The Olympics and the Ten Commandments

I think this is an interesting question that I have. We are commanded to not work on Sunday, yet the Olympics has events on Sundays in which athletes, employees of the Olympic committee, and the media work. Is it immoral for athletes to compete in events, as work, on Sunday? For media to report on such events live? Furthermore, should Catholics avoid watching the Olympics on Sunday since it sends the message that we accept people working on Sunday?

This can also be applied to the NFL/Super Bowl and other athletic competitions.

The Lord is forgiving; I don't think He would condemn people offhand just because they're doing something on Sunday. Remember that He too was accused of breaking the Sabbath. Of course, the circumstances were different then...

Ever watch “Chariots of Fire”?

I don’t see a problem at all. I don’t anyone will be in trouble for enjoying the Olympics on Sunday.

In what sense is participating in sports work though? Most of the athletes would do it even if they didn’t earn a penny from it. In fact many athletes DON’T earn a penny from it, apart from the rare few who win medals. So it’s not a profession for them, but something they love at which they happen to be good. Like any other recreation.

Journalists? Well, of course they can report on Sundays. News doesn’t conveniently stop happening at 6pm on Saturday and start again 9am on Monday. News needs to be reported whatever time and day it’s happening. There are people out there who need to know what’s happening as it’s happening. And the Olympics is news.

Think of the poor relatives of that Georgian luge competitor who died - imagine if they’d had to wait 36 hours to find out what happened to him because no-one was reporting. :eek:

By the way - the catechism specifically states that watching or participating in sports does NOT breach the Sunday obligation, even though it causes some people to work, just as eating out or going to a movie or theme park doesn’t breach the obligation, even though these things ALSO cause people to work.

[quote="frindro, post:1, topic:187203"]
I think this is an interesting question that I have. We are commanded to not work on Sunday, yet the Olympics has events on Sundays in which athletes, employees of the Olympic committee, and the media work. Is it immoral for athletes to compete in events, as work, on Sunday? For media to report on such events live? Furthermore, should Catholics avoid watching the Olympics on Sunday since it sends the message that we accept people working on Sunday?
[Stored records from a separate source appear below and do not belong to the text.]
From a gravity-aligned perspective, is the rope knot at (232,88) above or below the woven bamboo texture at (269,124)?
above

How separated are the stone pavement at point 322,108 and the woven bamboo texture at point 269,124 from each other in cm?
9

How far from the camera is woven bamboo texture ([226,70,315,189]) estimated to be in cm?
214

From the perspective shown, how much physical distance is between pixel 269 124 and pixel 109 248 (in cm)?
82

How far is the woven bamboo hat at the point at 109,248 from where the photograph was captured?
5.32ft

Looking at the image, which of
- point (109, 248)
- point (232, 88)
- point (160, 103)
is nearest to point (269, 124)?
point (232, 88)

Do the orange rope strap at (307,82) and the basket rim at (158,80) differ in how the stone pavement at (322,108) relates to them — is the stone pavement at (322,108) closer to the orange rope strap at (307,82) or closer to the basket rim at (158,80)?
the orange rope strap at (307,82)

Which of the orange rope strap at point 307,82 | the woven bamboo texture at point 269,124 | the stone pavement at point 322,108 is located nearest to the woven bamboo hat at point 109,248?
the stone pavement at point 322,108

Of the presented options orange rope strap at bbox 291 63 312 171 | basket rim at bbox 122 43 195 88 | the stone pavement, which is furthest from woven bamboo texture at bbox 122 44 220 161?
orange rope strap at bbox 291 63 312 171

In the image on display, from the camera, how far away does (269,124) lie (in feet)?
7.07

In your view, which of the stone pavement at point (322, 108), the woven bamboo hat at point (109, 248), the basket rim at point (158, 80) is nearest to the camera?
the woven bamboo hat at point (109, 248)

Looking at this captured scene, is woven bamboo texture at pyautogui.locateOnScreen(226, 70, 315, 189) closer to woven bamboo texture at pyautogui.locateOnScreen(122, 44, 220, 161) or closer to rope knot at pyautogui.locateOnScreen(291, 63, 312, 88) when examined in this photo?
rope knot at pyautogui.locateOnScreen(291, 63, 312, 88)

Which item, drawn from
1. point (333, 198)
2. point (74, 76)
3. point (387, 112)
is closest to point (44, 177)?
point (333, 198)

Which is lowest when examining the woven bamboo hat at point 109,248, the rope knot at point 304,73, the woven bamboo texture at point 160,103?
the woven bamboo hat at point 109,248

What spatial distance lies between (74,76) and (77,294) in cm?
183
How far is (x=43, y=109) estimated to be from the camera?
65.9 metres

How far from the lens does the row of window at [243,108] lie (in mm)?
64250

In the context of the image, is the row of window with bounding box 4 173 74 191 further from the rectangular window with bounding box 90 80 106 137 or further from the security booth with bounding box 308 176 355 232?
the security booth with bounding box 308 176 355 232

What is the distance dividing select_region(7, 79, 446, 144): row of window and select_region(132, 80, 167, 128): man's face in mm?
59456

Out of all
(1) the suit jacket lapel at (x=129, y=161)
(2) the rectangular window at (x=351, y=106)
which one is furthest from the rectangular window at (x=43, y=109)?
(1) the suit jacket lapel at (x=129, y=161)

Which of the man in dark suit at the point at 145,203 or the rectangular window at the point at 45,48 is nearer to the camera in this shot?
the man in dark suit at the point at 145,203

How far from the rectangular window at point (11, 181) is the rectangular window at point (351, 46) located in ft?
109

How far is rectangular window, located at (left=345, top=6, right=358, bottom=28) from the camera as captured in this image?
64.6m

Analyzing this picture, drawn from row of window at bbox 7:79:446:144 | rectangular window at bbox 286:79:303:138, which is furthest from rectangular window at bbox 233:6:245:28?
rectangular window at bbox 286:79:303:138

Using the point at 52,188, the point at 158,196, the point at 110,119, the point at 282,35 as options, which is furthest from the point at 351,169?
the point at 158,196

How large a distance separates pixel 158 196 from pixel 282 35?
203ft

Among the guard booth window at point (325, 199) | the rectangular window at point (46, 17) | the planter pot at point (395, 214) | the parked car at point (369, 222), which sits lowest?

This can also be applied to the NFL/Super Bowl and other athletic competitions.

[/quote]

We are not really commanded to NOT work on Sundays. But we shouldn't let things, even work, prevent us from worshipping Him. If you are so busy being about the business of earning money and not giving honor to God, you are out of order. :o

Doctors, police officers, even mothers work on Sundays. We all need a time to re-charge, and what better time to recharge than when we were honoring God? :)

(Hmm.. PRIESTS work on Sundays!) :blush:

I think there’s too much of worrying about minutiae here. One can be a good Catholic without worrying about such issues.

Sounds to me like batting at a gnat and swallowing a camel!

The thing that bothers me about the Olympics is how they begin with a pagan ritual in Greece when they light the torch.

ctvolympics.ca/news-centre/newsid=17829.html
The drama, amid the ruins of the site of the ancient Olympic Games, was lit in the Temple of Hera by an actress playing a high priestess.

She said a prayer to Apollo, the Greek god of sun, asking him to “send your rays and light the sacred torch for the hospitable City of Vancouver.”

The prayer also asked Zeus to “give peace to all peoples on Earth and wreath the winners of the sacred race.”

ONE: ‘You shall have no other gods before Me.’

That doesn't bother me. The Olympics is about the sports being played, not a ritual at the beginning.